Previous attempts were unsuccessful, and another failure cannot be ruled out as the stochastic oscillator is entering the overbought territory and the MACD remains subdued around its zero and signal lines. That said, the odds for a bullish breakout seem to be higher now as the RSI is marking new higher highs above its 50 neutral mark and the price itself has closed slightly above its 50-day simple moving average (SMA) for the first time since the end of April.

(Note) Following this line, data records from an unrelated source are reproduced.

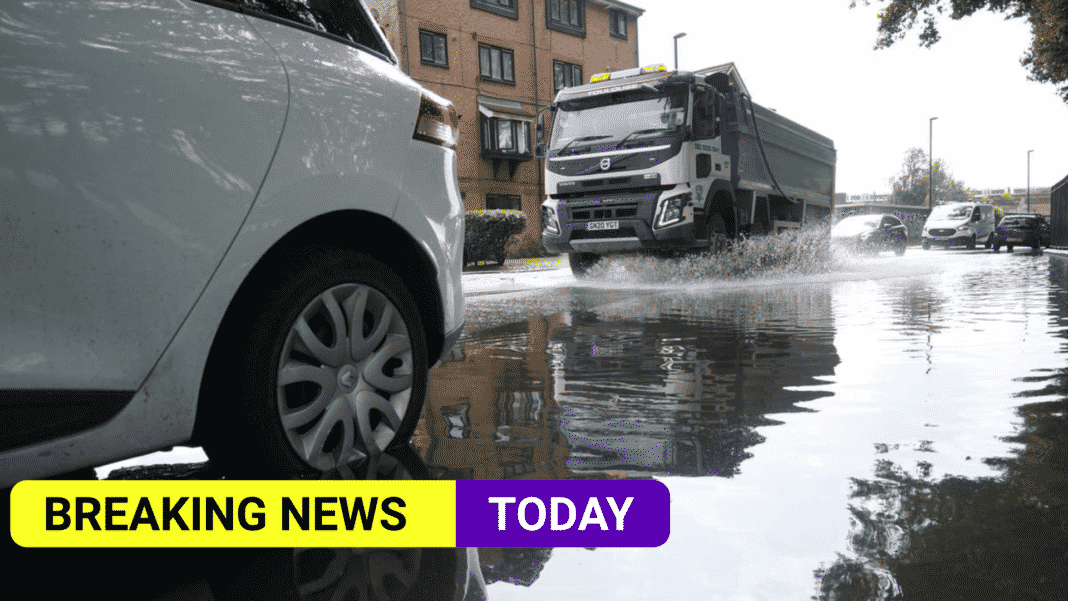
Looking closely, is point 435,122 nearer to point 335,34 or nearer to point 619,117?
point 335,34

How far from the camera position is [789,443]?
3.63m

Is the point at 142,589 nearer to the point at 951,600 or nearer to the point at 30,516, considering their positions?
the point at 30,516

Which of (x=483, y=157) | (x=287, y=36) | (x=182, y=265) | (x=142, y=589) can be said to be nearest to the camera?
(x=142, y=589)

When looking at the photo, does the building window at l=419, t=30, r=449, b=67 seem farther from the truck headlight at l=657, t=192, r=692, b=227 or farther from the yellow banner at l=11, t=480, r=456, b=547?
the yellow banner at l=11, t=480, r=456, b=547

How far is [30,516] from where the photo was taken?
239 centimetres

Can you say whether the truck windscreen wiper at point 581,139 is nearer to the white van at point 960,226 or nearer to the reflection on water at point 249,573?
the reflection on water at point 249,573

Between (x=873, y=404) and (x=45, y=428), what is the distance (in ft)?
11.9

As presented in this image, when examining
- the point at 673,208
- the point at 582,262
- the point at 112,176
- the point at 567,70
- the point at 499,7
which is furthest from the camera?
the point at 567,70

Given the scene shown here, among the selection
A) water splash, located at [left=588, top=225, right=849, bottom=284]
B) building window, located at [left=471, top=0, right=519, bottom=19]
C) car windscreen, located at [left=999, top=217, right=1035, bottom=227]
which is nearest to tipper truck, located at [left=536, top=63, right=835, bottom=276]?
water splash, located at [left=588, top=225, right=849, bottom=284]

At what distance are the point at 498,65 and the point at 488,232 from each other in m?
11.4

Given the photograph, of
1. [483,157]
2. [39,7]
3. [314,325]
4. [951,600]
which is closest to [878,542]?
[951,600]

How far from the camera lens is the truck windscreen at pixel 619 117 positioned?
1274 centimetres

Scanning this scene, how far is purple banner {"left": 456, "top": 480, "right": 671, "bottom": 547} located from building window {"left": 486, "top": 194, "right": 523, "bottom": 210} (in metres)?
30.2

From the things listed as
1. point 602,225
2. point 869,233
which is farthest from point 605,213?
point 869,233
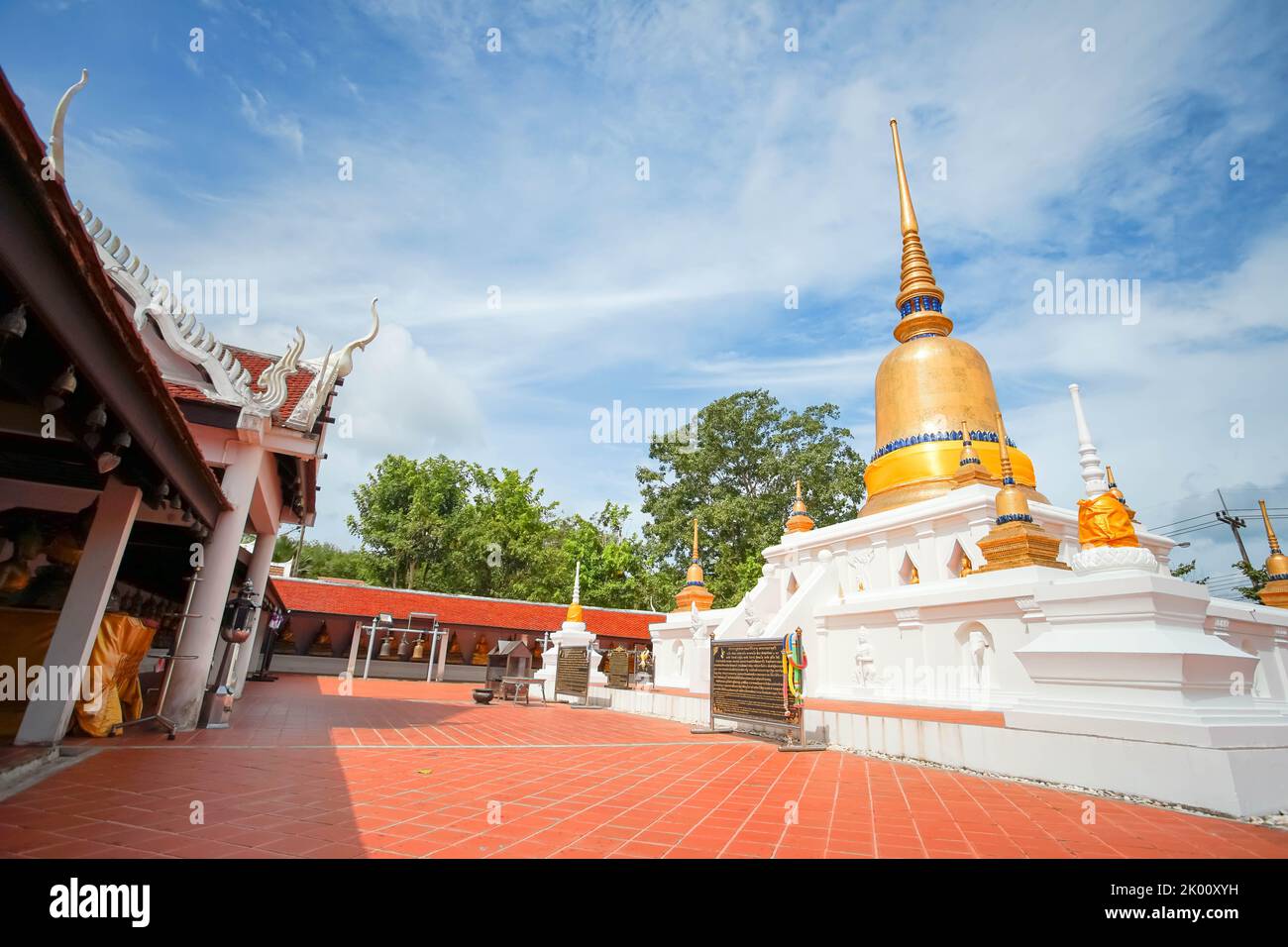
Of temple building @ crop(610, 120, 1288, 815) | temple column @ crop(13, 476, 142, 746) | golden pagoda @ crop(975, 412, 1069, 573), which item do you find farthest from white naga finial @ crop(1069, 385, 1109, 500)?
temple column @ crop(13, 476, 142, 746)

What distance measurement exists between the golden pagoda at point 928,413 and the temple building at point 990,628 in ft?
0.14

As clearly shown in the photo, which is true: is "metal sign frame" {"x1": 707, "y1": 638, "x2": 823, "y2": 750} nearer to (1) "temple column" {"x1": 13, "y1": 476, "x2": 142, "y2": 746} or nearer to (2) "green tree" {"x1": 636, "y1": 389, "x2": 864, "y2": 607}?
(1) "temple column" {"x1": 13, "y1": 476, "x2": 142, "y2": 746}

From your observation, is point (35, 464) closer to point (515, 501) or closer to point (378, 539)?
point (515, 501)

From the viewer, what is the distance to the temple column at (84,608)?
5254 mm

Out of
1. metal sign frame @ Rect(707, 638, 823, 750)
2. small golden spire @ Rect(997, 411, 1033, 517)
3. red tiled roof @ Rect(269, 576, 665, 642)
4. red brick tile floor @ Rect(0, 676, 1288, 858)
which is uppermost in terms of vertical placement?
small golden spire @ Rect(997, 411, 1033, 517)

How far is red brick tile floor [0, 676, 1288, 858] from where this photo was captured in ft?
10.6

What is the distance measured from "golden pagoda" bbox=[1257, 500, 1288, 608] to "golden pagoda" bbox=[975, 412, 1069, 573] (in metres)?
6.86

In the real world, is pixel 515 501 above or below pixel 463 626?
above

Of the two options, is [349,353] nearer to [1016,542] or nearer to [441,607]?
[1016,542]

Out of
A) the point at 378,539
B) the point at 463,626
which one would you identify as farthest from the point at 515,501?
the point at 463,626

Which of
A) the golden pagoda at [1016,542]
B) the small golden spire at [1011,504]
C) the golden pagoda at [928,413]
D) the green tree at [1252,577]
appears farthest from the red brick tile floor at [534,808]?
the green tree at [1252,577]

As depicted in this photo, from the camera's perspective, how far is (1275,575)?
40.6 feet
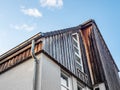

The 73.80-75.00 zone is currently under the spotlight. If the bulls knock down that border, the 200-day SMA could be the next threat at 77.20. A break above that line is required to brighten the short-term outlook and bolster buying appetite towards the tough 81.00-83.00 resistance region. Another victory there would upgrade the medium-term picture, likely lifting the price straight to 88.00.
In the event the price slides below its 20-day SM at 70.00, the focus will again turn to the 68.35-67.00 region. The 50% Fibonacci retracement of the 2020-2021 uptrend and the support trendline from the 2020 lows make this area important to watch. Hence, a correction lower could intensify selling forces, pressing the price towards its spring lows around 64.20. If the bears breach the 62.00-61.50 floor from 2021 too, then the door will open for the 57.50 handle.
All in all, WTI oil futures retain a neutral short-term outlook, with traders waiting for a close above 73.80-75.00 or below 67.00 to direct the market accordingly.